Mary looped the rope around Betty's chest and under her arms. She gave the end back to the girl. "Now back up and haul. Really put your back into it." Betty was now trapped against the back of the rowboat, her face out of the churning water. Mary climbed lightly over her into the rowboat. They hauled Betty up into the boat with a maniacal burst of strength. They were in.
"You are very strong, Mr.?" the girl asked.
"Mary Jones," she croaked, collapsing into the hull. "Miss Mary Jones at your service."
"The detective??" the girl marveled. "Now I can believe you beat up a white slavery ring all by yourself. Oh, I'm Mabel Quincy, by the way."
Betty was coughing to life. Mary said, "My frozen and waterlogged friend here is Betty Bloom. Lie down, Mabel; you're a lightning rod."
Mabel lay down toward them eye-to-eye with Mary. "Sure thing. You seem to know what you're doing. Sorry I mistook you for a man. It's the short hair."
"Think nothing of it," said Mary. Their new wet friend Mabel was a stunner. Her auburn hair was bedraggled around her round pretty face and intense hazel eyes. Her large breasts for her youthful age were straining at her one piece blue bathing outfit. She had the hips and bottom to match. She smiled, and Mary, who had almost died from hypothermia mere minutes ago, felt warm inside.

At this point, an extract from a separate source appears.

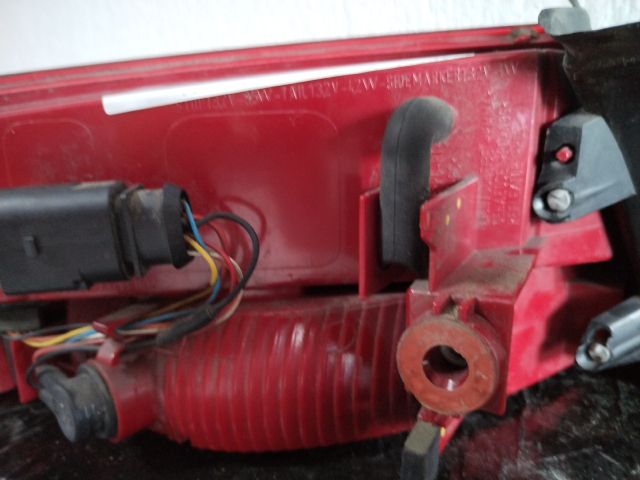 bontott AUDI A5 Jobb Hátsó Lámpa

"I may need you for a case," Mabel said intently.
Blinding lightning boomed close by a moment later. "Gladly," said Mary, "but let's not die first." Betty and Mabel stayed down in the hull, shivering and hugging for warmth. Mary took the oars. The rowboat was being driven by wave action toward the land, Mary figured.
"Look, we're saved!" cried Betty pointing forward to land looming out of the clearing mist.
"The waves are driving us toward those rocks," said Mary.
"We're lost!" cried Betty.
"We'll have to brave the lightning," cried Mary. "Help me pull on the oars. Pull!" The three young women fought with the oars at Mary's direction and narrowly missed the sharp rocks. Moments later they grounded on a small sandy beach nestled between two deadly outcrops.
They lay exhausted on the wet beach in the pounding rain, dry land. "I thought I was dead a hundred times out there," Betty marveled. "You girls are the bees knees! Mabel, you for showing up and saving us, and Mary, for saving all of us!"
"Betty's right, Mabel," said Mary. "We would have died if not for you."